* start PAGE *

I would actually argue that if this article was posted on The Guardian, MBFC would have rated it as contributing to its heavily left-leaning status according to their spectrum views.
And yet, here we have an article that not only argues in a highly emotional tone, towards a cause that MBFC would have categorized as “liberal”, but also one that drops all neutrality, especially at the end, on a site that tries to appear as a neutral fact-checker.
“Why be a part of a religion that rejects you based on your gender and your personal choices? Why?”
That extra “why” and aggressive postulation of what the “religion” is, especially since 59% condemnation necessarily means 41% either did not respond or did not condemn (out of the small percentage of total Christians in the world and the US included in the study), is simply not something that a site advocating neutral fact-checking is supposed to display.
I’d even argue that one of the most prominent and ignored forms of pseudoscience today is for news is to find a study that takes a small or large sample size of a limited region and finds a mere tendency, even a heavy one, and speak of them as if they were absolute, measurable, scientifically proven truths for everyone, largely flipping off the actual results and confounding factors of the studies, and most likely the views of the scientists making the studies in the first place.
It’s not even the study, the source, or the findings of the study that I have problem with. Pew Research tends to be pretty neutral and well-respected, and there’s no argument that for a 59% majority (and not all) of the people covered in this particular study, there is a discrepancy between their stated views and their actions. I don’t even deny that fundamentalists, the loud minority, would, without doubt, refer to them as “not true christians”

* end PAGE *

» EXERCISE INSTRUCTIONS
• a. Answer these questions about the comment on MBFC:
(i) On which news site does the writer imagine the article being posted?
(ii) What percentage is said to condemn?
(iii) Which organization is described as tending to be pretty neutral and well-respected?
• b. Please transcribe everything in the comment on MBFC from "And yet, here" down to "a neutral fact-checker.".

* start COLLECTED DATA *

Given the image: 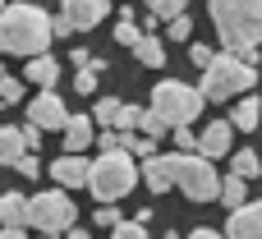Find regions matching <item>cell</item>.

* end COLLECTED DATA *

» RESULTS OF THE EXERCISE
• a.
(i) The Guardian
(ii) 59%
(iii) Pew Research

• b.
And yet, here we have an article that not only argues in a highly emotional tone, towards a cause that MBFC would have categorized as “liberal”, but also one that drops all neutrality, especially at the end, on a site that tries to appear as a neutral fact-checker.